Rhapsody in Love 〜幸せの在処〜
「狩野くーん!次、体育でしょ?そろそろ行こうよ。」
その時、樫原から声がかけられて、遼太郎は見えない鎖から解き放たれた。ホッと息を抜いて、席を立つ。
「それじゃ、茂森さんも、次は体育だから行かなきゃ。」
「うん。」
彩恵も頷いて立ち上がった。
次の体育は一般教養なので、同じクラスの遼太郎と彩恵は同じ体育だけれども、男女別々に違う種目を受講する。

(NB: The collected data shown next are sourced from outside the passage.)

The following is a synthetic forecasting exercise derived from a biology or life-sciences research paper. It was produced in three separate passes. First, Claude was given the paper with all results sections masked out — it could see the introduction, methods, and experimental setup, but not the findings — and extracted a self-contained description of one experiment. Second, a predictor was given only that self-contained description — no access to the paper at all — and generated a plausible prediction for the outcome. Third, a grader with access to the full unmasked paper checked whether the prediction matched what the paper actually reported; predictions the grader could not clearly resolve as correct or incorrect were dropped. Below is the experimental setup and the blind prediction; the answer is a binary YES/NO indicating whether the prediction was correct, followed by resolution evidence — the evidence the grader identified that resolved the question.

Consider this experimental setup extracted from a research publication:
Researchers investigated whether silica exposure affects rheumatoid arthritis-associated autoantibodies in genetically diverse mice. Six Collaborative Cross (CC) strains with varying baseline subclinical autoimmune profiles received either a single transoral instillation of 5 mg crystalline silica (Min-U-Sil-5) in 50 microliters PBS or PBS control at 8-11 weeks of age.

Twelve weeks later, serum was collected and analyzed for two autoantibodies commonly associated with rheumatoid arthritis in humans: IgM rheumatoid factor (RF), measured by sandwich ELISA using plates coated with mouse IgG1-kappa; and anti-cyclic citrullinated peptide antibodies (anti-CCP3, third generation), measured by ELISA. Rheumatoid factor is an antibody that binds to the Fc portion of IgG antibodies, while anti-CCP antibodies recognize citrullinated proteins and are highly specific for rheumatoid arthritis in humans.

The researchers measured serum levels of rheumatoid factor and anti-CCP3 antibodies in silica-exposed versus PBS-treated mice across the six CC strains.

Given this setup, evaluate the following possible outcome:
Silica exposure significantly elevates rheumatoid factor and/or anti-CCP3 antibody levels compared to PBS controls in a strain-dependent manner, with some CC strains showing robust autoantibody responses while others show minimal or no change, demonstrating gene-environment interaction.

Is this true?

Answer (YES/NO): YES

遼太郎は、これからするサッカーのウォーミングアップとばかりに軽快に走って、樫原と佐山に合流した。
――…茂森さんは、俺のことが信じられないんだ……。
サッカーのゲームをしながら、遼太郎はぼんやりとそう思った。
もっと厳密にいうと、遼太郎からの愛情を感じられないから、それを確かめたがっている。

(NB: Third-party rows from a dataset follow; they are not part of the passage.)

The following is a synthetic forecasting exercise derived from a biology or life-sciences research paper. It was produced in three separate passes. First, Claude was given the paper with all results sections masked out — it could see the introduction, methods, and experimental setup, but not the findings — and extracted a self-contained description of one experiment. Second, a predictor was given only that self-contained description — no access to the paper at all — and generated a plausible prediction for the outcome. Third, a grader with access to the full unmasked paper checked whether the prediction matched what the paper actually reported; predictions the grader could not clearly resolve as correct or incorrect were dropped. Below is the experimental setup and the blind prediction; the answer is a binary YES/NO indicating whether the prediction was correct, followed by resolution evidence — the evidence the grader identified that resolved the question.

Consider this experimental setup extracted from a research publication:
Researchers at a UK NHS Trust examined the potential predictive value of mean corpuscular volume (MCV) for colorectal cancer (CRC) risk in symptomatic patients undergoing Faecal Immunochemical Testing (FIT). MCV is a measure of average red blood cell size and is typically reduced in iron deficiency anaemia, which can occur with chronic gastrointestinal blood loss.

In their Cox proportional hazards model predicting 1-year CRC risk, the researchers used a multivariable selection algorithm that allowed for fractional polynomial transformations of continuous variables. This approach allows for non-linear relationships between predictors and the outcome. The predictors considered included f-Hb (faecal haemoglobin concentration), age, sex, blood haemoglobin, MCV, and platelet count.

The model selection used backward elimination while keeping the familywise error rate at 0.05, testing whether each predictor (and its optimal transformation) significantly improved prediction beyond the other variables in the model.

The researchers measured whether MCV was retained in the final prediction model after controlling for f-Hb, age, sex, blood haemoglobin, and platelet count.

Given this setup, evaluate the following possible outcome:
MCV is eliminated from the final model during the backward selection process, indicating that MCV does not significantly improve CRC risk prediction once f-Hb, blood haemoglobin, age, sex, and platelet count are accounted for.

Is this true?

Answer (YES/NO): NO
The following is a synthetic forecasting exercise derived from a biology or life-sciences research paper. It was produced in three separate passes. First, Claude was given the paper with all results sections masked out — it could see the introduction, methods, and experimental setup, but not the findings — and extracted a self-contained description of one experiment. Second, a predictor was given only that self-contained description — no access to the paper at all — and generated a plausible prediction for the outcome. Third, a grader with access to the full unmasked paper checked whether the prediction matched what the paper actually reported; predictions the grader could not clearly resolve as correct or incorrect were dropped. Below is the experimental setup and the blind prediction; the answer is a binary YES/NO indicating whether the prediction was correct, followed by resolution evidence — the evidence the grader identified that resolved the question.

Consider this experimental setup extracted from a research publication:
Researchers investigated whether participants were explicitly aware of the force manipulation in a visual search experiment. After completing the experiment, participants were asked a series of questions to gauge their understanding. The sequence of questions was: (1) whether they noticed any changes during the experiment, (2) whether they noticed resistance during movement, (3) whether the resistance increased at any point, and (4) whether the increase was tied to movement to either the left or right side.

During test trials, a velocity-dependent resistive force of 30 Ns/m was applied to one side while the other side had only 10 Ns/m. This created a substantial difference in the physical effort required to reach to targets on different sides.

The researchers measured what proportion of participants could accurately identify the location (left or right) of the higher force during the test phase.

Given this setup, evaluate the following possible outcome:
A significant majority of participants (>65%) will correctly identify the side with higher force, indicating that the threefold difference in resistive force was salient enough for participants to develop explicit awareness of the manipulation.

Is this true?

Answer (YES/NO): NO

いくら一緒にいる時間が積み重なっても、遼太郎はただの友達に毛が生えたくらいのポジションから動こうとしない。彩恵からの想いが積もれば積もるほど、満たされない感覚が強くなる。
…多分、『好きだよ』というたった一言を、言ってあげさえすれば、何かにつけて生じる彩恵の苛立ちも収まるのだろう。
だけど、その一言は、シンプルだけれども究極の言葉だ。
かつては何度もみのりに囁いていたその言葉だけは、どうしても言えなかった。自分の心を偽れるほどの無感覚さや勇気が、遼太郎には足りなかった。